Havanna, Kuba, Ort der Friedensgespräche

6.August 2014

Nachdem die nationalen Foren über die Opfer abgehalten wurden und darüber berichtet worden ist, möchte die Friedensdelegation der FARC-EP ihre Besorgnis über die Vorstellung zum Ausdruck bringen, die durch verschiedene staatliche Einrichtungen und die Medien über die Realität der Opfer, welche der derzeitige mehr als 65 Jahre andauernde kolumbianische Konflikt verursacht hat, in die Öffentlichkeit und in die kolumbianische Gesellschaft getragen wird.

Wir sprechen hier nicht von den Kriterien, die wir als FARC-EP über die Viktimisierung in Kolumbien haben, sondern wir zeigen die folgenden objektiven Tatsachen auf, die nach unserem Verständnis von jedem genauen Beobachter der kolumbianischen Realität geteilt werden und die den Rahmen für jede Diskussion über Konfliktopfer bilden sollten:

- Der aktuelle Konflikt in Kolumbien reicht zurück vor die Existenz der Guerillagruppen FARC-EP und ELN. Die Erzeugung der Opfer in dem Konflikt reicht daher vor die Existenz von Organisationen zurück, die derzeit im Gespräch mit der nationalen Regierung über die Beendigung des Konflikts sind.

- Im Falle der FARC-EP wurde diese Organisation ursprünglich von Bauern gegründet, die Opfer der Gewalt in kolumbianischen ländlichen Regionen seit Beginn der 40er Jahren des vergangenen Jahrhunderts waren.

- Gründlichste Statistiken und Studien über die Viktimisierung in Kolumbien zeigen das Profil der Opfer, die Ereignisse, die Opfer forderten sowie die Ausführenden. Jede Diskussion über die Opfer, die versucht, diese Realität zu ignorieren, entsprechen nicht der Realität der Opfer in unserem Land.

- Die wichtigsten Einrichtungen, die die genannten Statistiken und Studien über Opfer kontinuierlich und in strikter Einhaltung der sozialwissenschaftlichen Forschungsmethoden, die von der internationalen Wissenschaftsgemeinde akzeptiert werden, ausgearbeitet haben, sind: Die Datenbank "Nacht und Nebel" der CINEP (CINEP), die Berichte über Menschenrechtsverletzungen in Kolumbien, die jährlich vom kolumbianischen Büro des Hochkommissariats für Menschenrechte der Vereinten Nationen veröffentlicht werden sowie die Datenbanken der "Gruppe des historischen Gedächtnisses".

- Die oben genannten Datenbanken und Berichte stimmen im Großen und Ganzen in den Prozentsätzen von Tätern und Ereignissen, welche Opfer forderten, überein, wobei die Realität wie folgt beschrieben wird: 75 Prozent der Verletzungen der Menschenrechte und des humanitären Völkerrechts in Kolumbien, die Opfer gefordert haben, werden Staatsbediensteten oder Paramilitärs zugeschrieben. Davon werden etwa 45 Prozent paramilitärischen Gruppen und etwa 30 Prozent Staatsbediensteten zugerechnet, vor allem Militär- und Polizeikräften. In Bezug auf die restlichen 25 Prozent werden etwa 17 Prozent den Guerilla-Organisationen und die restlichen acht Prozent gewöhnlichen Kriminellen zugeordnet.

---------------

Setze die Erklärung zu den Opfern des kolumbianischen Konflikts nach ihrem letzten Satz fort.

---------------

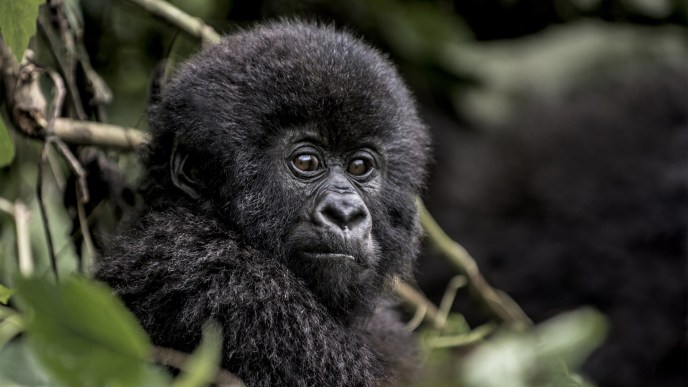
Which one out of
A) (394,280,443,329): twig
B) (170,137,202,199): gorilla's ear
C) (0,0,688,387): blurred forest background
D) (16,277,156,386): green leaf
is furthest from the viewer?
(0,0,688,387): blurred forest background

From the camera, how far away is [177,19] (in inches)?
130

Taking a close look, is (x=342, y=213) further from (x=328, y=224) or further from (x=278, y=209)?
(x=278, y=209)

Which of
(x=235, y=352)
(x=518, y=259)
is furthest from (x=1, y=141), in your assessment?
(x=518, y=259)

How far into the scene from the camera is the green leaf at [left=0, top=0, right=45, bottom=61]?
7.17 ft

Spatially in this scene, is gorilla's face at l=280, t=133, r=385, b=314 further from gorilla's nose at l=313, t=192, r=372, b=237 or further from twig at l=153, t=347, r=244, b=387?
twig at l=153, t=347, r=244, b=387

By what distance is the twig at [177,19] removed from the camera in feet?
10.8

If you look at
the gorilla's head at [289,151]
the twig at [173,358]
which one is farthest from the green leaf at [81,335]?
the gorilla's head at [289,151]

---------------

## Endgültige Antwort
Folglich müssen die Kriterien für die Auswahl der Opfer, die an den Gesprächen in Havanna teilnehmen1, um ihre Viktimisierung darzulegen, genau der Realität der Opfer in Kolumbien entsprechen und deshalb müssen sie soweit wie möglich die Realität, die in diesen Studien, Berichten und Statistiken beschrieben wird, versammeln. Jede Zusammensetzung, die sich von den oben genannten Kriterien unterscheidet, würde dem politischen Zweck der Parteien entsprechen, aber keineswegs der Wirklichkeit der Viktimisierung, die die kolumbianische Gesellschaft erlitten hat.

Die FARC-EP macht sich die Definition von Opfern zu eigen, die in den Punkten 8 und 9 der Resolution 60/147 der UN-Generalversammlung vom 16. Dezember 2005 festgelegt wurde:

"8. Dem vorliegenden Dokument zufolge wird jede Person als Opfer verstanden, die, einzeln oder gemeinsam, Schäden erlitten hat, einschließlich körperlicher oder geistiger Verletzungen, seelischem Leid, wirtschaftlichen Verlusten oder erhebliche Beeinträchtigung ihrer Grundrechte, als Konsequenz von Handlungen oder Auslassungen, die eine eklatante Verletzung der internationalen Menschenrechtsnormen oder eine schwere Verletzung des humanitären Völkerrechts darstellen. Gegebenenfalls, und in Übereinstimmung mit dem innerstaatlichen Recht, bezieht sich der Begriff "Opfer" auch auf die unmittelbare Familie oder Angehörige des direkten Opfers und auf die Personen, die einen Schaden erlitten haben, als sie eingriffen, um den Opfern in der Gefahr zu helfen oder die Viktimisierung zu verhindern.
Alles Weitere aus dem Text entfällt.